I thought the future of processors was going ot be photonic processors. I'm not sure if these will be producing any heat or not.

Re:Photonic chips?

[Rorschach1]

Thermodynamics makes sure of that.

Minimum Energy Requirements of Information Transfer and Computing

Not Cooling

[LordoftheFrings]

I think that the solution to the heat problem will not come with better and more powerful cooling solutions, but rather radically changing how chips are designed and manufactured. The article doesn't contradict this, but I just want to emphasize that. Having some liquid nitrogen cooling unit is not the optimal, or even a good solution.

diamond cooling

[myukew]

they should look for ways to mass produce cheap diamonds.
Diamonds are about five times better at heat conducting as copper and could thus be used for passive cooling.

Re:diamond cooling

[kebes]

Actually many researchers are in fact seriously pursuing using diamond as a future replacement for silicon. Both diamond and silicon are *very bad* conductors in their pure state. Both have to be doped (with phosphorous, boron, etc.) to become p-type or n-type semiconductors, which makes them useful as a substrate for microprocessors (note that when doped they are semiconductors, not conductors... your microchip would just short-out if the entire wafer was made of a metal/conductor).

Diamond's superior thermal, optical, and chemical-resistance properties make it attractive for future microprocessors... but unfortunately it is more difficult to make it work as a semiconductor, which is why silicon has always been the substrate of choice.

It's very interesting research, and we'll see where it goes.

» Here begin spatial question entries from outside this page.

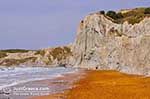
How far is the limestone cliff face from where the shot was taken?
6164 centimetres

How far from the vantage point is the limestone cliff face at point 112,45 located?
61.6 m

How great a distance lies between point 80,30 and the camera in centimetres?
13512

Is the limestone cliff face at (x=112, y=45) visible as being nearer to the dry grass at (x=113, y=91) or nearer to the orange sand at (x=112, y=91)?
the dry grass at (x=113, y=91)

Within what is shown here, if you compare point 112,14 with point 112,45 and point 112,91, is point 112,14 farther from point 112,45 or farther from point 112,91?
point 112,91

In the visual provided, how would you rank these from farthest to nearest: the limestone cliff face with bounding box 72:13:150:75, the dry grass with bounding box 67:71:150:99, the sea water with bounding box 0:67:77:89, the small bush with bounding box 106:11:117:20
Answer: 1. the small bush with bounding box 106:11:117:20
2. the limestone cliff face with bounding box 72:13:150:75
3. the sea water with bounding box 0:67:77:89
4. the dry grass with bounding box 67:71:150:99

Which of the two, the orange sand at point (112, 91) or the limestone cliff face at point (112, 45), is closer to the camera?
the orange sand at point (112, 91)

For more info, this C&E News article is good, or check here, or here and there's a bit here.

1kW?!

[AaronLawrence]

("ten times as much heat as today's processors")
I don't think that 1kW processors will be practical. Nobody is going to want to pay to run that, and nobody will want a heater running in their room all the time either.

I'd say that they should be looking to limit it to not much more than current figures (100W) - maybe 200W if we are generous. After that it gets silly.

Re:1kW?!

[kebes]

FTA:
Current chips generate about 50-100 watts of heat per square centimeter.
"But in the future, say 15 to 20 years from now, the heat generation will likely be much more than that, especially in so-called hot spots, where several kilowatts of heat per square centimeter may be generated over very small regions of the chip..."

Let's not confuse power with power density. When the article says "10 times the heat" they mean kW/cm^2, not kW. Chips of the future will generate a few kW/cm^2 of heat in their hottest spots, but they will still be supplied from conventional 200W power supplies that run off of normal 120V power lines. It's the dissipation of so much heat in such a small area that is the issue, not the raw amount of energy being consumed.

So, again, it's not the the processor will draw 1 kW of power (it may draw considerably less), but rather that it's hottest spots will need to dissipate ~1 kW/cm^2 (i.e.: 1000 joules of heat per second per square centimeter).

Breeze

[MikeD83]

"Meanwhile, the cloud of electrons would be alternatively attracted to and repelled by adjacent electrodes. Alternating the voltages on the electrodes creates a cooling breeze because the moving cloud stirs the air."

Amazing, Purdue is developing the same technology used in such high tech devices as the Ionic Breeze air purifier.

Hot and bothered!

[3770]

Not that I claim to have a solution to the problem with overheating processors. But the power consumption of computers are starting to bother me.

I used to want the fastest computer around. But a few things have changed I guess.

First of all computers are starting to be fast enough for most needs.

Secondly, the way I use computers has changed with always on Internet. I never turn my computer off because I want to be able to quickly look something up on the web.

I also have a server that is running 24/7. Most of the time it is idling, but even when it is working I don't need it to be a speed demon.

So it is starting to be really important for me that a computer doesn't use a lot of power. I don't know if it affects my electric bill in a noticeable way, but it feels wrong.

Alliances

[Brainix]

The alliance proposed in the article, to me, seems similar to the AIM Alliance of the early 90s. Several companies united in a common goal. I've heard the AIM Alliance failed because competitors united in a common goal remain competitors, and as such tend not to fully disclose "trade secrets," even to further the common goal. If this proposed alliance takes off, I fear it will suffer the same fate as the AIM Alliance.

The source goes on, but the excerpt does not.